Terms & Conditions

04/2021

I. Scope of the Terms & Conditions

  1. These terms & conditions of Faubel & Co. Nachfolger GmbH ("Faubel") shall apply exclusively to companies, legal entities under public law or special funds under public law within the meaning of section 310 paragraph 1 BGB (German Civil Code). The validity of the purchaser’s terms and conditions shall be excluded. Any terms and conditions of the purchaser to the contrary, insofar as they are not expressly stipulated in the contract, shall not apply in this respect. Other terms and conditions of the purchaser shall not apply even if Faubel accepts a service from the purchaser without objection. 
  2. These terms & conditions shall also apply to all future business transactions with the purchaser, insofar as these are legal transactions of a related kind without the need for a separate agreement. 
  3. Individual agreements agreed into with the purchaser in individual cases (including collateral agreements, supplements and amendments) shall in any case take precedence over these terms & conditions. Subject to proof to the contrary, the content of such deviating agreements shall be governed by a written contract or our written confirmation, which shall expressly state the deviation from these terms & conditions.

 

II. Conclusion of Contract, Subject Matter of Contract, Contract Amendments

  1. A contract shall be deemed to have been concluded following the purchaser's order in text form on the basis of an offer from Faubel or an order confirmation from Faubel on the basis of an order. All offers by Faubel are subject to confirmation and valid for a maximum of 30 days. Cost estimates or
    budget plans prepared by Faubel shall not be binding. 
  2. The prices quoted in Faubel's offer shall apply subject to the provision that the order data on which the offer is based remain unchanged. All prices quoted by Faubel shall be net prices excluding any value added tax which may be applicable. Faubel's prices shall apply ex works. They shall not include packaging, freight, postage, insurance and other shipping costs which are shown separately. 
  3. Subsequent changes at purchaser's request, including the resulting machine downtime, shall be charged to the purchaser. Subsequent changes shall also be deemed to be repetitions of test prints requested by the purchaser due to minor deviations from the original. 
  4. Sketches, drafts, sample typesetting, test prints, samples and similar preparatory work initiated by the purchaser shall be invoiced separately by Faubel according to the current price list, unless otherwise agreed.
_ _ _
_WHAT TO DO:_
1. According to the terms and conditions, for how many days at most are Faubel's offers valid?
2. Reproduce the terms and conditions word for word from "1. A contract" to "not be binding.".
_ _ _
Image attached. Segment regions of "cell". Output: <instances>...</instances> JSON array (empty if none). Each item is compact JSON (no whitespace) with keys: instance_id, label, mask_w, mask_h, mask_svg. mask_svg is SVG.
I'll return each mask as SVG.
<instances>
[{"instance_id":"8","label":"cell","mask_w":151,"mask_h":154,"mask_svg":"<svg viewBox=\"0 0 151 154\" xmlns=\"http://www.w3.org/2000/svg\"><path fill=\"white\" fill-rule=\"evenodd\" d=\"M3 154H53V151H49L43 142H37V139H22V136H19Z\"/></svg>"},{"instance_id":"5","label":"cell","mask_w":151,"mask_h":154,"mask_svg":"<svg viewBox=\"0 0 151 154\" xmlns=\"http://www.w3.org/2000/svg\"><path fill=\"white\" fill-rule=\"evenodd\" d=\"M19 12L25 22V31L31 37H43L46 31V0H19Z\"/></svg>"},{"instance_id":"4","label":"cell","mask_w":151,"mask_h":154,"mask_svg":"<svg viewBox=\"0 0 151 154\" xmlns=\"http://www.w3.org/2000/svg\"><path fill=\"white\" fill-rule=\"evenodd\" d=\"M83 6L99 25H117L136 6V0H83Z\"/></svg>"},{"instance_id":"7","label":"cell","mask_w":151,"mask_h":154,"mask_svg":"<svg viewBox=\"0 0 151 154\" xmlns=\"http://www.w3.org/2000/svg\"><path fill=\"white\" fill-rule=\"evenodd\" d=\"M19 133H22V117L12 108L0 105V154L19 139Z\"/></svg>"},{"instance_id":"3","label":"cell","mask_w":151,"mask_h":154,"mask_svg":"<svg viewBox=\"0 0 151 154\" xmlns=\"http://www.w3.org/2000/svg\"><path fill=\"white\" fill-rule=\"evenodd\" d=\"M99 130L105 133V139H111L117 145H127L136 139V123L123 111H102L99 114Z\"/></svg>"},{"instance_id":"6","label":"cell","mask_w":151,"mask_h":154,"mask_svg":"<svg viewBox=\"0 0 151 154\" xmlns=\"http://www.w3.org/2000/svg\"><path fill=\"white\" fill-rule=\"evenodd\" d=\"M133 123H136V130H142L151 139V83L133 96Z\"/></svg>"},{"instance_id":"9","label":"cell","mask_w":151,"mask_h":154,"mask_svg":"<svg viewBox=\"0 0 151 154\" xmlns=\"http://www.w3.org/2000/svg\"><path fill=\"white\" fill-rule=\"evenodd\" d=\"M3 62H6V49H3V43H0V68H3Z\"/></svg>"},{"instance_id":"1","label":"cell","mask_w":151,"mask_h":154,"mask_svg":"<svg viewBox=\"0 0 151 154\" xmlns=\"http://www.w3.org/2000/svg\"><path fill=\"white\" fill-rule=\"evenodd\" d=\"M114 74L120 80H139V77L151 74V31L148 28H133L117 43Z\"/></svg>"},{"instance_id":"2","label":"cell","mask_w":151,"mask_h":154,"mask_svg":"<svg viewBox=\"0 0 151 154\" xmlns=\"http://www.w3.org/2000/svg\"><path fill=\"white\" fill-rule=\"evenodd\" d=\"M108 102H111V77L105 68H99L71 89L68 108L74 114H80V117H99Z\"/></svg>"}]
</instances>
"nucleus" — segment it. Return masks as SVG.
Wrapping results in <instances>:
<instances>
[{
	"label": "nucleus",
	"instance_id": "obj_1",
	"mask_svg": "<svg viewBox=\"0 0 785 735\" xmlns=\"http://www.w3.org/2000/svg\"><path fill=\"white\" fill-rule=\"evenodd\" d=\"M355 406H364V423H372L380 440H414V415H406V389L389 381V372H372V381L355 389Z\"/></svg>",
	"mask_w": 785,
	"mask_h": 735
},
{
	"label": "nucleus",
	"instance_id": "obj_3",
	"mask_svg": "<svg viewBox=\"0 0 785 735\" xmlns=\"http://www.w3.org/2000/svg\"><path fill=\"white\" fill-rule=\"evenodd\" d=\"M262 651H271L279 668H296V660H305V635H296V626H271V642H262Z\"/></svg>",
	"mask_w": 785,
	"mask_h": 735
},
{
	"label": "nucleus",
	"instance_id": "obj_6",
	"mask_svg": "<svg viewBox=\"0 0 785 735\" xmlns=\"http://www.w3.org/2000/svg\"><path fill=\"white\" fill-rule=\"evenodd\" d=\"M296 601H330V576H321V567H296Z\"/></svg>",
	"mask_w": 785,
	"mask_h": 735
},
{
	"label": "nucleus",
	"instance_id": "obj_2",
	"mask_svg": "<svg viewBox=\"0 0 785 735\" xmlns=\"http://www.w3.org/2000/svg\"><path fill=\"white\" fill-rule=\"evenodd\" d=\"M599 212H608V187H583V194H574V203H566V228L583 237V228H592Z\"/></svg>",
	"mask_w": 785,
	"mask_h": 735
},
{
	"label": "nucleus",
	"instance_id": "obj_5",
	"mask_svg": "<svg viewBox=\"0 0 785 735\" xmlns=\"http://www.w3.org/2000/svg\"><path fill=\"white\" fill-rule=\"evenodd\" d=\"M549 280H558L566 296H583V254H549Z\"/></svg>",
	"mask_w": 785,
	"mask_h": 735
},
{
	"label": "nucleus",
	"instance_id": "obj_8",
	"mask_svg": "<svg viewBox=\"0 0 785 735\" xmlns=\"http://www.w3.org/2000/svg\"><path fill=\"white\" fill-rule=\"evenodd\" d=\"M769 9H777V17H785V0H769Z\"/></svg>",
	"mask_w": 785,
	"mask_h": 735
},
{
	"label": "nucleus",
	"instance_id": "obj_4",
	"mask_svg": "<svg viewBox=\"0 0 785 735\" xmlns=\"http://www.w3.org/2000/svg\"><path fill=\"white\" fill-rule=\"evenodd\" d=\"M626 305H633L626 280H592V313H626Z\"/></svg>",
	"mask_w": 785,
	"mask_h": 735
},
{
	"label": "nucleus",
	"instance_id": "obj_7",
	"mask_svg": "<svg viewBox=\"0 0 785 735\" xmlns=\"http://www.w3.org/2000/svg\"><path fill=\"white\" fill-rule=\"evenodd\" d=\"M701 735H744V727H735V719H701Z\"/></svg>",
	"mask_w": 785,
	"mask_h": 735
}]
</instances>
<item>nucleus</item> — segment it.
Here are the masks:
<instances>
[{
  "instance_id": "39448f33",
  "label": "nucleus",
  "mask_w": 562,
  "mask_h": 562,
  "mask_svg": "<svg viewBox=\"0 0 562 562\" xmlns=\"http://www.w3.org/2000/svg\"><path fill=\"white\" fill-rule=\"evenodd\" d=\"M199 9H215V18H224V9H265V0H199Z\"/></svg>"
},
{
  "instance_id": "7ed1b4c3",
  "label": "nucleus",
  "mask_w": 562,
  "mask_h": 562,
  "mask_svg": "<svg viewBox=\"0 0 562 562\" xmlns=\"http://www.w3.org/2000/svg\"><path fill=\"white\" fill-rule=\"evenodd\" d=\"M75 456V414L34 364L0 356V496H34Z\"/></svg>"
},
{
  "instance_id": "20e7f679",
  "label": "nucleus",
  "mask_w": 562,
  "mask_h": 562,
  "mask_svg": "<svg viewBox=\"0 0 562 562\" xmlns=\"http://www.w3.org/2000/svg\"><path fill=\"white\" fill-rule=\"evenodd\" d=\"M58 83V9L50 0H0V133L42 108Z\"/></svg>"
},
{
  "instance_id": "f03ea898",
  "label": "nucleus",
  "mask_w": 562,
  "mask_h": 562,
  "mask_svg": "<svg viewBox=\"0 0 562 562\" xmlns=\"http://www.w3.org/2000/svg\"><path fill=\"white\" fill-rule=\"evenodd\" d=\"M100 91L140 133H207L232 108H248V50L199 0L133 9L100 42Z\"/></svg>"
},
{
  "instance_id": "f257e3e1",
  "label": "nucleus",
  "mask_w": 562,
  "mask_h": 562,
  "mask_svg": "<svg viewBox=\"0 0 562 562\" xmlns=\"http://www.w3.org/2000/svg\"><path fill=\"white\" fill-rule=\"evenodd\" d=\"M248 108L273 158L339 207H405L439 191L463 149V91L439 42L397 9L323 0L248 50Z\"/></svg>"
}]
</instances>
_ _ _
_RESULTS OF THE EXERCISE:_
1. Faubel's offers are valid for a maximum of 30 days.

2.
1. A contract shall be deemed to have been concluded following the purchaser's order in text form on the basis of an offer from Faubel or an order confirmation from Faubel on the basis of an order. All offers by Faubel are subject to confirmation and valid for a maximum of 30 days. Cost estimates or
    budget plans prepared by Faubel shall not be binding.